The CJEU had already been called upon to rule on judicial protection questions raised by the ESM framework. Created in order to provide, where needed, financial assistance to the Euro Member States, the ESM was instituted through an international agreement between Eurozone Member States. Thus, the ESM Treaty was not considered part of the EU legal order, as confirmed by the CJEU in the famous Pringle judgment and human rights violations inflicted in the ESM framework could escape its scrutiny.
Nonetheless, what the above mentioned judgment, emphasize is the link existing between the ESM framework and the EU legal order. In the specific legal case, several Cypriot citizens and one company based in Cyprus claimed compensation for the private deposits haircut in Cyprus in the year 2013. The Court dismissed both their claims for annulment of the relevant MoU provisions and compensation, however, it ruled that the EU is obliged to protect the rights of its citizens.

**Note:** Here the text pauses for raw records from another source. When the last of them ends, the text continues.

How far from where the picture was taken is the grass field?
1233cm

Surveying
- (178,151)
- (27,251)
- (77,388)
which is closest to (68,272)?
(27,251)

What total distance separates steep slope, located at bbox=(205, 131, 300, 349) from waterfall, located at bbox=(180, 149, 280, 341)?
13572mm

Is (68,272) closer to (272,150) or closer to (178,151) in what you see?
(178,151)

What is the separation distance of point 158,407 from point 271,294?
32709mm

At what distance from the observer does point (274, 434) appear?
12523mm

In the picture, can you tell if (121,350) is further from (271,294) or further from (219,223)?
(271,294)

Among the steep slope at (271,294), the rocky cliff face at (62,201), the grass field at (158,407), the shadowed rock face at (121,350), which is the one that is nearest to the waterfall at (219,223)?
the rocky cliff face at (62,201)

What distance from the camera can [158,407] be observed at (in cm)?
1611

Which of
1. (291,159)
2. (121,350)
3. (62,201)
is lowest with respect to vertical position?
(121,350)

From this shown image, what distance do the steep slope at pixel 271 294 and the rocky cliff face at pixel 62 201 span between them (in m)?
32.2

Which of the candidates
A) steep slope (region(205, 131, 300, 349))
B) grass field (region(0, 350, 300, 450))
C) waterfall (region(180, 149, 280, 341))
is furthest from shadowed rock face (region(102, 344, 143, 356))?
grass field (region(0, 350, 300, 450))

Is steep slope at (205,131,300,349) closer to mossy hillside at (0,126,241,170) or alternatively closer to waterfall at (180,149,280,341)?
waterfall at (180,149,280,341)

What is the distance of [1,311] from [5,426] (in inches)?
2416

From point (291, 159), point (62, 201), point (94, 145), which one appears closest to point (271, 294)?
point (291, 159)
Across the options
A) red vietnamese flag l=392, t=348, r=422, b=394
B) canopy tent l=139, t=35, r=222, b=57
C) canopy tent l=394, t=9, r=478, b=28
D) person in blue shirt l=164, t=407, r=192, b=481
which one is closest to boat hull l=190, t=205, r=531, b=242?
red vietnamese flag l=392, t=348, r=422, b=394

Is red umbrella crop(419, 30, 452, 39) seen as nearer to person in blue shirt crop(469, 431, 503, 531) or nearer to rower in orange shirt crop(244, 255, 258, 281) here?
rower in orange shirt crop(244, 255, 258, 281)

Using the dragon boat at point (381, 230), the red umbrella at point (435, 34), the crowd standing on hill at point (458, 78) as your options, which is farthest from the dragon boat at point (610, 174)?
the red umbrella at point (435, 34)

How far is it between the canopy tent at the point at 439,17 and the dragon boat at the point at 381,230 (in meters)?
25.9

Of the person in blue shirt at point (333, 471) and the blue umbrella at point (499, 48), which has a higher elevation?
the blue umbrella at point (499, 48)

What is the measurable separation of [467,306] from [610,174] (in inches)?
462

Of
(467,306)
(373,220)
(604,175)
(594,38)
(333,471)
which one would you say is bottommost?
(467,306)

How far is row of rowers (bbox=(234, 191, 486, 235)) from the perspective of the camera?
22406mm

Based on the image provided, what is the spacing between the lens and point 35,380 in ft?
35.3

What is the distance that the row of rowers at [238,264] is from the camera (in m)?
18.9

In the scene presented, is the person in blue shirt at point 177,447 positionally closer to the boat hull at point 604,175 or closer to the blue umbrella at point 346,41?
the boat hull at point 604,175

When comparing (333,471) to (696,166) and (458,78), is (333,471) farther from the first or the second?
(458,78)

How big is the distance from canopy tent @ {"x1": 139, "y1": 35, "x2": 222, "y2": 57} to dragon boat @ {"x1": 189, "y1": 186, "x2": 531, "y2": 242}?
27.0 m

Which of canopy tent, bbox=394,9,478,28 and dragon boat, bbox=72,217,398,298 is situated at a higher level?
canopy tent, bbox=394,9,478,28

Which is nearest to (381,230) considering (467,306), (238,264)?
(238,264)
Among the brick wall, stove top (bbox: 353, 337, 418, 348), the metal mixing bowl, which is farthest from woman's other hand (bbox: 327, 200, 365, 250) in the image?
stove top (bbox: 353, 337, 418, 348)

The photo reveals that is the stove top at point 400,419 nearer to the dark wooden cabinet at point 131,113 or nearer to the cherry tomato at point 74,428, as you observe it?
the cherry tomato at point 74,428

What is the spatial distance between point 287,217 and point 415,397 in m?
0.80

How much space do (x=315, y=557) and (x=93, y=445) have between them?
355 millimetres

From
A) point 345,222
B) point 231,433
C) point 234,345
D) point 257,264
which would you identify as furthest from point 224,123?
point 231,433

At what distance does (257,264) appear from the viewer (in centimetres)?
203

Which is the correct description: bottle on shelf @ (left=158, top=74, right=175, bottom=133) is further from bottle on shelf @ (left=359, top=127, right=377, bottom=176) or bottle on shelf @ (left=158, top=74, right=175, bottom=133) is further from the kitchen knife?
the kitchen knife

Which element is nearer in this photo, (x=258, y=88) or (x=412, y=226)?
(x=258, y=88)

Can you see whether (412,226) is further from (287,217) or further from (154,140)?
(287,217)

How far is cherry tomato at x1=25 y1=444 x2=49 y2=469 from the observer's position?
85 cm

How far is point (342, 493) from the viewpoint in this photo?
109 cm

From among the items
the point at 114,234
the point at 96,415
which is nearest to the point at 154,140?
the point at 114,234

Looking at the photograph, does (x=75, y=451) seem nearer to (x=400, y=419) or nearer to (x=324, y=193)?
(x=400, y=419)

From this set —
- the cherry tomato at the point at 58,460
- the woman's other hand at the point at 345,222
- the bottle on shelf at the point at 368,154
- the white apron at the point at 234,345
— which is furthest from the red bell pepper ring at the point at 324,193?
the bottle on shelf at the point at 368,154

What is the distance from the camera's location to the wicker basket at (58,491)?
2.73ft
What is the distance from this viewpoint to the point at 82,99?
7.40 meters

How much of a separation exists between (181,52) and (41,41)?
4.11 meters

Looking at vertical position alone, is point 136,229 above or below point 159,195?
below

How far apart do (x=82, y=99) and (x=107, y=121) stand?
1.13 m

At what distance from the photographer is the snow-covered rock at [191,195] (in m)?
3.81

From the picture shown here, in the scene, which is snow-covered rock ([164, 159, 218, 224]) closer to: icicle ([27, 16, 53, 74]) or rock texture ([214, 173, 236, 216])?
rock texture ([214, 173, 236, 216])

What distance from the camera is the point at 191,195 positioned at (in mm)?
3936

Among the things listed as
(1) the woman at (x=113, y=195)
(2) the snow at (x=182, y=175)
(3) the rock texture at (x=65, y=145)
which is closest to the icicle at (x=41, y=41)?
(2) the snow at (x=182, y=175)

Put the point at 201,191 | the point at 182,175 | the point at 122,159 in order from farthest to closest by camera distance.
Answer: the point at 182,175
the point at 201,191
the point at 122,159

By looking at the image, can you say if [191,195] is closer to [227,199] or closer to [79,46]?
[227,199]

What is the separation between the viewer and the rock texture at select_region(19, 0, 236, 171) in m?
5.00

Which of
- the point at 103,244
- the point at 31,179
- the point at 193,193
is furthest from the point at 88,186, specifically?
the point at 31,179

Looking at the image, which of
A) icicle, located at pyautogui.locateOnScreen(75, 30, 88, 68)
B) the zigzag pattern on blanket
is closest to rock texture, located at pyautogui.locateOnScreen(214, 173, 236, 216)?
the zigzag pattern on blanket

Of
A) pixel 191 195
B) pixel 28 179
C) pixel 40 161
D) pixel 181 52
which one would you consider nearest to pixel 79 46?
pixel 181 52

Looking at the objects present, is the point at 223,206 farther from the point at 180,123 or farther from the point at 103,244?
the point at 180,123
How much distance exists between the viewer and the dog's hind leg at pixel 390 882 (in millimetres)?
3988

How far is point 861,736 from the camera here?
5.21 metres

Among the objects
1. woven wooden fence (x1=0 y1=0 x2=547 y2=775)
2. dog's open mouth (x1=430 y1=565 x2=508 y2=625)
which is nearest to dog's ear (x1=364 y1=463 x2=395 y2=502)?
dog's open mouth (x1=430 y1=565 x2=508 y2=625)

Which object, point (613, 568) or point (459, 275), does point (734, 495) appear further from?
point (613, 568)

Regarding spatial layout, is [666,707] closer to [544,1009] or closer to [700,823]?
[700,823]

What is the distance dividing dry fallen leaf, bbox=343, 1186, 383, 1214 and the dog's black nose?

In contrast to its previous case law, the Court emphasized that the Commission retains, within the framework of the ESM Treaty, its role of guardian of the Treaties Article 17(1) TEU. It is, thus, bound by EU law to the extent that it should refrain from signing a memorandum of understanding whose consistency with EU law, and in particular EU human rights law, it doubts. A failure to do so can give rise to an action for compensation under Articles 268 and 340 TFEU.
Thus, the judges opened the door to damage claims against austerity measures in countries such as Greece, Portugal, Ireland and Cyprus, where individual and social rights are affected. This is particularly pertinent for health care cases, where the expressed MoU goals for the reduction of health expenditure have caused unprecedented obstacles on the access to health services, depriving thousands of EU citizens of adequate medical treatment contrary to the Charter of Fundamental Rights of the European Union.
The Greens/Efa group will support people who want to file legal cases.